Ley intanto, invece di concentrare le sue attenzioni su tutto quello che non va sulla sponda del governo, è costretta a guardarsi alle spalle e ricorrere alla massima diplomazia per cercare di rinsaldare i ponti con i nazionali.  Albanese ringrazia la buona sorte e l’incredibile evanescenza dell’opposizione per essere riuscito a riprendersi in tempi record, dopo aver barcollato a lungo, appoggiandosi alle corde, a causa del più grave attentato terroristico di sempre sul suolo australiano, mentre cercava di dare risposte balbettate e stonate. Ma ci hanno pensato i liberali e i nazionali a rincuorarlo, a dargli tutto il tempo necessario per recuperare terreno, assicurandosi di avere tutta la luce dei riflettori politici puntata sul loro avvilente spettacolo all’insegna della confusione, delle divisioni, dell’assoluta mancanza di qualsiasi visione e credibilità. 

In termini storici, quest’ultima spaccatura della Coalizione è stata la più drammatica ed è arrivata sulla questione meno importante (un paio di leggi arruffate, che non cambiano un granché).

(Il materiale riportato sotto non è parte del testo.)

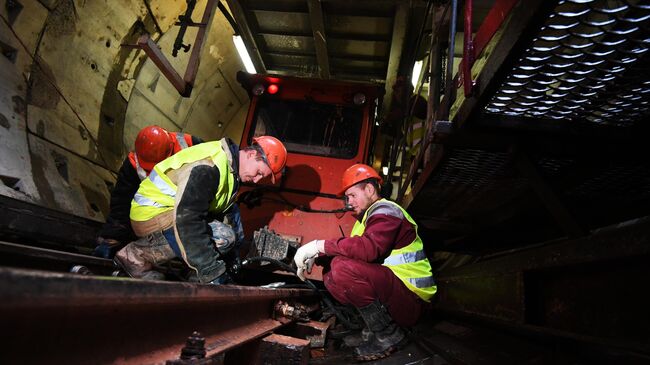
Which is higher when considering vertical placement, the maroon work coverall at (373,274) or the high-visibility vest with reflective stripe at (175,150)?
the high-visibility vest with reflective stripe at (175,150)

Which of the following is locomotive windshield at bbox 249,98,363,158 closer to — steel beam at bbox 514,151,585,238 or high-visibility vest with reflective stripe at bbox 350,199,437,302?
high-visibility vest with reflective stripe at bbox 350,199,437,302

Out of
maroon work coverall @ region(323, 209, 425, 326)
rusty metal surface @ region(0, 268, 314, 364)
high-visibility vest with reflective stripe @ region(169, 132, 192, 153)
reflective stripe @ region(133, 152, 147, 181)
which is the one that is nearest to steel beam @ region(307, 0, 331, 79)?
high-visibility vest with reflective stripe @ region(169, 132, 192, 153)

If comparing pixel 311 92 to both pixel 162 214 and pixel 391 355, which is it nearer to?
pixel 162 214

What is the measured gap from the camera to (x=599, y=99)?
4.61 feet

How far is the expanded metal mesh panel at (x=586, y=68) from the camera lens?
1.03 metres

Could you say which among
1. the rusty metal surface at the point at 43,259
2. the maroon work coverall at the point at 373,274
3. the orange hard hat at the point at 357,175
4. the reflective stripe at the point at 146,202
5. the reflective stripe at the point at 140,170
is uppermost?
the orange hard hat at the point at 357,175

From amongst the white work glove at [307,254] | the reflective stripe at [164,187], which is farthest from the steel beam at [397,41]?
the reflective stripe at [164,187]

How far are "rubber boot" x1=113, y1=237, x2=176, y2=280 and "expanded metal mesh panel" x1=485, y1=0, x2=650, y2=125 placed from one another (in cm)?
231

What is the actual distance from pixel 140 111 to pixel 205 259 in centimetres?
382

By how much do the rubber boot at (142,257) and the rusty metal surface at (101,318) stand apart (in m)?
1.40

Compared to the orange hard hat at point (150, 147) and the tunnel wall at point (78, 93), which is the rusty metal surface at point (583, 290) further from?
the tunnel wall at point (78, 93)

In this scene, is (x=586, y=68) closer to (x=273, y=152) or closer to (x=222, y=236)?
(x=273, y=152)

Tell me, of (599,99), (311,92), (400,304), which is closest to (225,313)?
(400,304)

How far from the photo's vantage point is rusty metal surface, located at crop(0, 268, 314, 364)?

Un divorzio inopportuno e inaspettato che ha offerto al governo e al primo ministro la possibilità di riprendere fiato, proprio mentre l’opinione pubblica stava iniziando a smascherare inganni, ambiguità e fallimenti per ciò che riguarda la gestione economica. Una clamorosa spaccatura che ha anche alimentato il divampare dell’incendio, distruttivo per il Paese, appiccato da One Nation.

Durante le precedenti crisi tra liberali e nazionali (fino a pochi anni fa conosciuti come Partito agrario) i motivi di momentanee separazioni erano stati decisamente più seri: quasi 60 anni fa, il leader dei partner minori della Coalizione, John “Black Jack” McEwen, pose il veto al vice leader liberale William McMahon come successore di Harold Holt e impose l’elezione di John Gorton. Un veto determinato  dall’atteggiamento di McMahon verso le politiche di libero mercato, inclusa la protezione commerciale e i dazi.

Doug Anthony, come leader dei nazionali sciolse invece la Coalizione dopo la sconfitta elettorale contro Gough Whitlam nel 1972. Rimase divisa per circa 18 mesi, ma si riformò per competere alle elezioni del 1974.

In vista delle elezioni del 1975, Malcolm Fraser fu accusato di prestare troppa attenzione ai nazionali e resistette alle richieste di “andare da solo” come governo liberale, pur avendo conquistato abbastanza seggi per governare autonomamente. Fraser, come John Howard dopo la vittoria elettorale del 1996, continuò invece a governare in Coalizione con ministri dei partner tradizionali e un vice primo ministro, leader del secondo partito di governo.  

Oggi il panorama politico è completamente diverso: One Nation, nei sondaggi è al di sopra della Coalizione; i liberali hanno perso quasi tutti i seggi metropolitani a favore dei teal di Climate 200; ma soprattutto gli attuali leader non sono di certo del calibro dei vari McEwen, Anthony, Fraser, Howard e Tim Fischer. Ley e Littleproud farebbero quindi bene, nell’interesse di tutti, a mettere da parte le indubbie antipatie reciproche e l’inutile orgoglio, mentre qualche loro collega potrebbe dar loro un aiutino ricordando una frase piuttosto famosa e convincente di John Howard: “Amatemi o detestatemi, ma gli australiani sanno esattamente dove sto politicamente e in cosa credo”. Sarebbe un bel punto di positiva e costruttiva ripartenza.